Nicholas Fox Weber, 35-year Executive Director of The Josef and Anni Albers Foundation, founded Le Korsa in 2005 to galvanize support for the work he had been doing in Senegal over the previous decade.

In 2013, with Dr. Ba’s enthusiastic encouragement, we wanted to add opportunities for engagement across cultural lines and support for the arts. Mr. Weber’s affiliation with the Albers Foundation and his inexorable desire to perpetuate the ideals of the artists it celebrates provided an obvious choice for an organization that might help spearhead this addition to the Sinthian community.

Thread exists at a crossroads between art space, community farm, water source, studio-gallery-performance space, community center, platform for culture sharing, local hangout, (inter)national residency, kid's play gym, and village cell phone charger. We hope its atypical plurality will help establish it as a positive precedent.

Access to the numerous and varied narratives that exist in West Africa is far too limited. This has resulted in a devastatingly myopic perception of what exists here, particularly in the rural communities. Thread seeks to give a greater platform for people from Tambacounda to share their own stories, and with a wider, national and international audience.

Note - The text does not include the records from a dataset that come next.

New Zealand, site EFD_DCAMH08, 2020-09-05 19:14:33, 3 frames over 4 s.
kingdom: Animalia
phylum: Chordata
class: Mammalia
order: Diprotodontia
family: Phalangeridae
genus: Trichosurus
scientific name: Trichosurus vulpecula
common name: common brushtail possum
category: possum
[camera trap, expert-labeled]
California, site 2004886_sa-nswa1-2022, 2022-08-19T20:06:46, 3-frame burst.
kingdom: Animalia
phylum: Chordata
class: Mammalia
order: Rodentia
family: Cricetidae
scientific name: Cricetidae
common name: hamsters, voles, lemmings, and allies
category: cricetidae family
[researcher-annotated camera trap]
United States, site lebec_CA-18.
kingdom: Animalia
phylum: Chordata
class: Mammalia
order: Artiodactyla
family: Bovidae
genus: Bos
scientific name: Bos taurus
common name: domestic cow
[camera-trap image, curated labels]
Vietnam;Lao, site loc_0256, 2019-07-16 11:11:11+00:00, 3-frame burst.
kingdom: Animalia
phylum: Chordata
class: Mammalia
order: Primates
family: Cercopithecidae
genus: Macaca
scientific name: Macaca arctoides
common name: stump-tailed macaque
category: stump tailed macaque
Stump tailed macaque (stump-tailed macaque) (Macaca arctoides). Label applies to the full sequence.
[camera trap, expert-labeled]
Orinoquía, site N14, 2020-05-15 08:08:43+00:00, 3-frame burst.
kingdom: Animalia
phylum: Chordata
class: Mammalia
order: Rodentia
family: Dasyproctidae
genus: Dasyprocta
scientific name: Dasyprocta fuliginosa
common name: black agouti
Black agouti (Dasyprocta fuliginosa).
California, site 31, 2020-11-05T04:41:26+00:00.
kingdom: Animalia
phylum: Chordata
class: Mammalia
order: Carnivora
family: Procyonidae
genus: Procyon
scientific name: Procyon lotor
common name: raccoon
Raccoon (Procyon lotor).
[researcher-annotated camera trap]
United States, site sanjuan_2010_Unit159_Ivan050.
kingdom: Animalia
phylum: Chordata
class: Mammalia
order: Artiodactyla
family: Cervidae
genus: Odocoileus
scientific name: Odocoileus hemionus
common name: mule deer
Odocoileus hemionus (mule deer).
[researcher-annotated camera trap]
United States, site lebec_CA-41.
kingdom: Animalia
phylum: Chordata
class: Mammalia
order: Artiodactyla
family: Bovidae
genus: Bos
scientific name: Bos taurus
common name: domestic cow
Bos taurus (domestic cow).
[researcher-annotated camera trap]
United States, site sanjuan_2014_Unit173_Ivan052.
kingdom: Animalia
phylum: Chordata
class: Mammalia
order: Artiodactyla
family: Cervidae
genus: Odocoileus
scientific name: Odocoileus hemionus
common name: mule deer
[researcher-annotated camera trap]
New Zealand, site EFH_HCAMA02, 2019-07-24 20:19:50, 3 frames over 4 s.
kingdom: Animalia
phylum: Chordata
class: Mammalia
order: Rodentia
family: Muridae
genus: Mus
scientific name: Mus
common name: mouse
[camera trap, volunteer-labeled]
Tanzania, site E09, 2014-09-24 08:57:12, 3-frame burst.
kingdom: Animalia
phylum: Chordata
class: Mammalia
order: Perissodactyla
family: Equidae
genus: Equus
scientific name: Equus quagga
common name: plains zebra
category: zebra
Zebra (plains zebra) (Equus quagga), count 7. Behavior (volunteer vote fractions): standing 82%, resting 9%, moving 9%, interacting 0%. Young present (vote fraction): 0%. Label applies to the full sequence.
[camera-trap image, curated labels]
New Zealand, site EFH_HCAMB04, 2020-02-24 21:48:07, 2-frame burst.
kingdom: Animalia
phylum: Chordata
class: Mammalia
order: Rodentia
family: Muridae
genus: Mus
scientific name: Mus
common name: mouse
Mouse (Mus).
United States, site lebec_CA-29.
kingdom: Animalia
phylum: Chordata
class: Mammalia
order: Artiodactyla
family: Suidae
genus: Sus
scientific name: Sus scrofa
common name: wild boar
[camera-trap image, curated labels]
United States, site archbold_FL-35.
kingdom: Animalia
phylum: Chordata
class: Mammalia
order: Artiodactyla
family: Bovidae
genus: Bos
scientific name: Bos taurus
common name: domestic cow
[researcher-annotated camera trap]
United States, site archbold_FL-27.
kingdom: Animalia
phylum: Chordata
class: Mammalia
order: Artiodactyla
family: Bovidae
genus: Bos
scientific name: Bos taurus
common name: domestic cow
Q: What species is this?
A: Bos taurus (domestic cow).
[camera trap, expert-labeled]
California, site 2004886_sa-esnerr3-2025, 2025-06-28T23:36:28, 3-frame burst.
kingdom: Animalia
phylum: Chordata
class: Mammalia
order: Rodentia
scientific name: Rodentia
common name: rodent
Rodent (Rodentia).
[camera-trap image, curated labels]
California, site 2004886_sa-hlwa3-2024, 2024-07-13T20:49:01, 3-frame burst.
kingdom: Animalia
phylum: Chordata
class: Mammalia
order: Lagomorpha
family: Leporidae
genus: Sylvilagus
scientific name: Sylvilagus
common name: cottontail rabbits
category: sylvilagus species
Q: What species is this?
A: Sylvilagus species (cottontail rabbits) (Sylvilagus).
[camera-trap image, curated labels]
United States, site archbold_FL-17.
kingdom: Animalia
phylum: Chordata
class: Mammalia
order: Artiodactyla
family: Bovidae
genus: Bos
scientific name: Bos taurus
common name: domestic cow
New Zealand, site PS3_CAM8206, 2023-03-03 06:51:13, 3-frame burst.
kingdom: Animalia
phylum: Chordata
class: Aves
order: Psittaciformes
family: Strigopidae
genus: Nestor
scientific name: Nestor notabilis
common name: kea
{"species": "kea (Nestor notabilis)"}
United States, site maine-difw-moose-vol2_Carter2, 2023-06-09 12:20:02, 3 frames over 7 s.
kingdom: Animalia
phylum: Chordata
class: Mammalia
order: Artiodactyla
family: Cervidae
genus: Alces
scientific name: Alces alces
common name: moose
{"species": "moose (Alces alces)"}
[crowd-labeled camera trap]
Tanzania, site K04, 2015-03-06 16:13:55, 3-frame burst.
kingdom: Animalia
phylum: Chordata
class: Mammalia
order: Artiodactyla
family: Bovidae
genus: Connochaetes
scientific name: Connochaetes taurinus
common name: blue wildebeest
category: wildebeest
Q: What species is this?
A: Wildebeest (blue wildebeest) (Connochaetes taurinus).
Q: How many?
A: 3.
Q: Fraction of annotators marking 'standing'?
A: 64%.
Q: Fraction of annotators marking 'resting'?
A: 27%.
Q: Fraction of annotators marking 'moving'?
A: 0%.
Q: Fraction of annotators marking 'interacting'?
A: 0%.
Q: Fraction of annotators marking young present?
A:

Thread is the material of linkage. It is what holds things together, and it also provides endless opportunity: both of which are goals of the center. The word particularly honors Anni Albers, who, at age twenty-two, was instructed, by the great artist Paul Klee, 'to take a line for a walk;' she decided to take thread wherever it might go. Anni said that this led her to realize that 'you can go anywhere from anywhere', and we have constructed Thread, and will assure its continuation, to provide people with the opportunity to go and do as they want--through art.

THE RESIDENCY

The residency program facilitates the traveling to and inhabiting of the remote destination of Sinthian in order to allow more people from different parts of West Africa and the world to come to this inspiring location. The residency is not limited to artists from abroad as it often hosts local and Senegalese artists. Too, we are interested in artists with a flexible but deep interest in the locality; not those with a casual or condescending curiosity of the 'other.' The residencies are an opportunity to create cultural bridges.

The residencies are awarded to dancers, painters, writers, choreographers, architects, designers, sculptors, photographers, musicians and others who will be able to focus on their own work while at other times interacting with the local community and opening doors to a population that has little exposure to ulterior perspectives and forms of creativity not local to Sinthian.

After being selected for the residency, artists discuss with the director of Thread and with its onsite manager, the program for their four to eight week stay. Each residency will be formulated around each artist’s needs, and the extent to which he or she hopes to engage with the people of Sinthian and Tambacounda.

So Thread provides a new environment for making artwork, but we also hope it will tap into the rich practices of dance and music that have ebbed in the region lately.

Moussa Sene heads up programming for Thread, outside of the residencies. Courses are taught in environmental sustainability practices, agriculture, English language, etc. The majority of this program, has been and will continue to be developed with the community. Artists are also able to make use of Thread's role as a cultural center in cases where they would like to collaborate with the local population.

This function, along with the building’s role as a water source, ensures that Thread is operational throughout the year, regardless of whether or not there is an artist in residence.

Dakar and some neighboring cities are quickly becoming recognized as great centers for art practice and conversation. While this is encouraging, rural Sinthian and villages of its kind, as well as the imcomparable region of Tambacounda, run the risk of being left behind, particularly during the current migration crisis striking the region. We hope this project will prove that these remote villages, rural areas in general, and the region have great potential to be centers themselves: of innovation, of culture, and of exchange.